What you will do:
Please reproduce the data exactly, though every picture must stay out.

Data supplied:
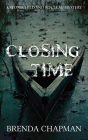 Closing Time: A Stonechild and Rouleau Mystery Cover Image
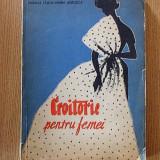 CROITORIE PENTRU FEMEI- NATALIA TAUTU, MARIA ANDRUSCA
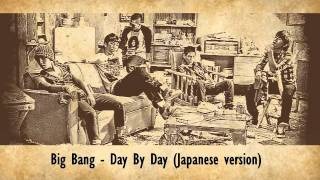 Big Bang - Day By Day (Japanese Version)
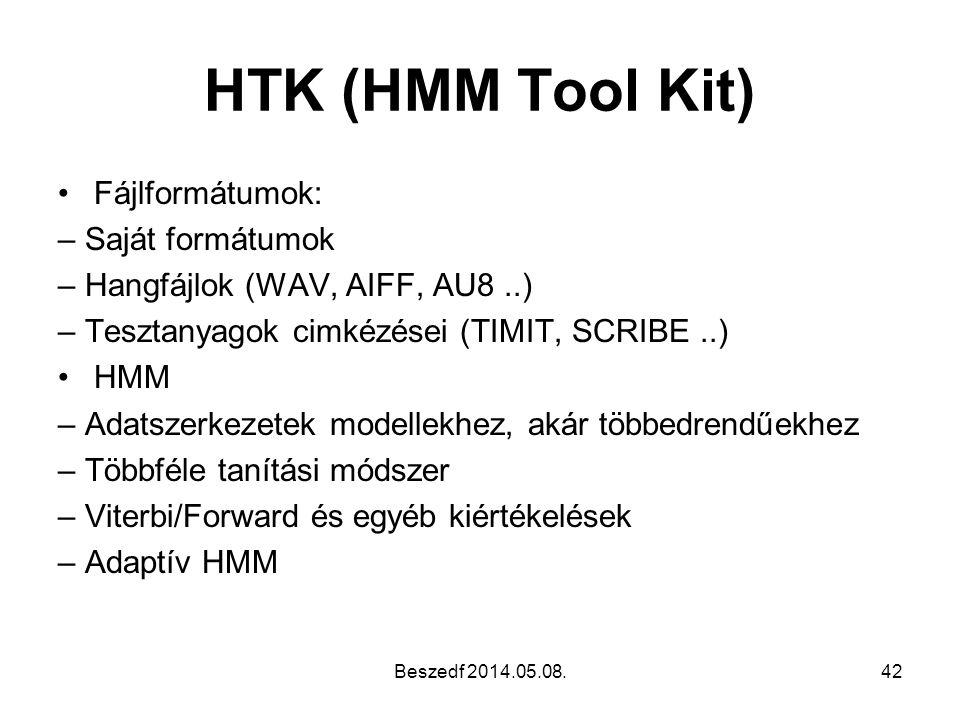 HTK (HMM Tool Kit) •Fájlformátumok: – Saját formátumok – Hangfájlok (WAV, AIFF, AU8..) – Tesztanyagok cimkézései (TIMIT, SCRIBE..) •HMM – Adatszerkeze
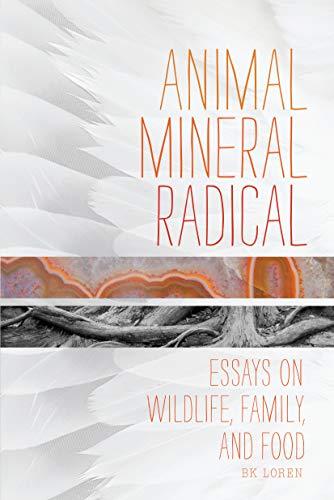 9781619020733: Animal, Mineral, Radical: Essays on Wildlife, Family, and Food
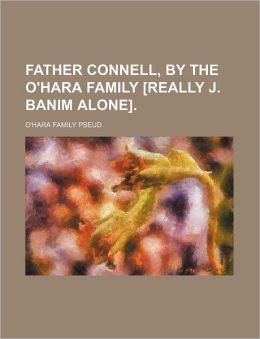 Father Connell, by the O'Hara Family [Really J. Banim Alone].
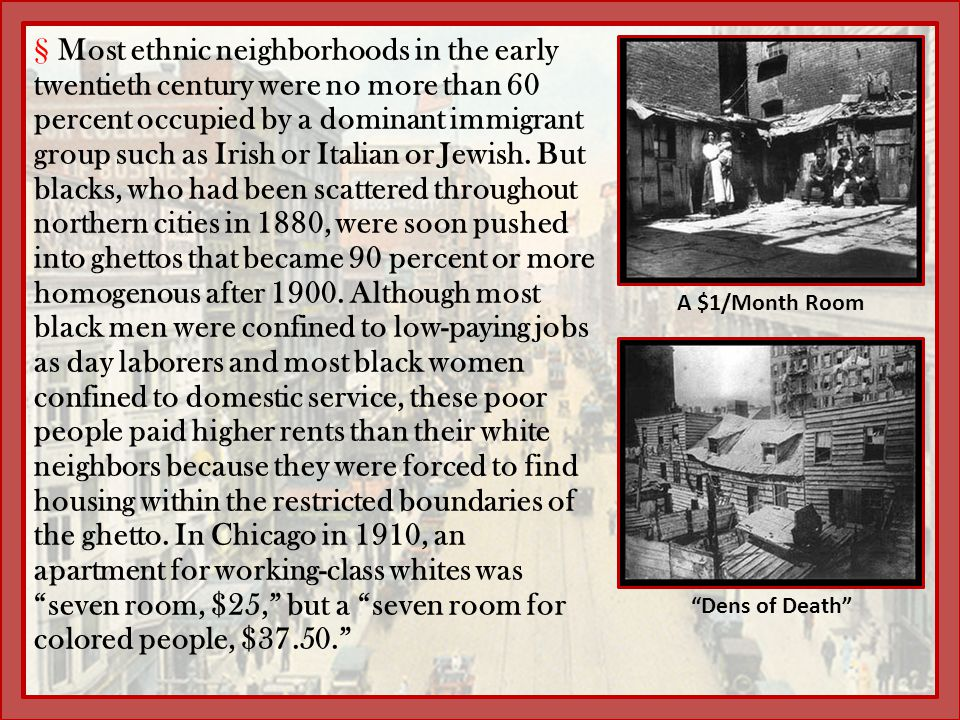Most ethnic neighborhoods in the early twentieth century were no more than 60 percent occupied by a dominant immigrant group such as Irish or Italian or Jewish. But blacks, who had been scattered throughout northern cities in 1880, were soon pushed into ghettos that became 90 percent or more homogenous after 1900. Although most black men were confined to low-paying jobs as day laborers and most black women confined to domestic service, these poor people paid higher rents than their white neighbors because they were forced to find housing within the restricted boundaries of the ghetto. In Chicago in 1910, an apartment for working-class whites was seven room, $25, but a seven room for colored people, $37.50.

Task response:
 Closing Time: A Stonechild and Rouleau Mystery Cover Image
 CROITORIE PENTRU FEMEI- NATALIA TAUTU, MARIA ANDRUSCA
 Big Bang - Day By Day (Japanese Version)
 HTK (HMM Tool Kit) •Fájlformátumok: – Saját formátumok – Hangfájlok (WAV, AIFF, AU8..) – Tesztanyagok cimkézései (TIMIT, SCRIBE..) •HMM – Adatszerkeze
 9781619020733: Animal, Mineral, Radical: Essays on Wildlife, Family, and Food
 Father Connell, by the O'Hara Family [Really J. Banim Alone].
Most ethnic neighborhoods in the early twentieth century were no more than 60 percent occupied by a dominant immigrant group such as Irish or Italian or Jewish. But blacks, who had been scattered throughout northern cities in 1880, were soon pushed into ghettos that became 90 percent or more homogenous after 1900. Although most black men were confined to low-paying jobs as day laborers and most black women confined to domestic service, these poor people paid higher rents than their white neighbors because they were forced to find housing within the restricted boundaries of the ghetto. In Chicago in 1910, an apartment for working-class whites was seven room, $25, but a seven room for colored people, $37.50.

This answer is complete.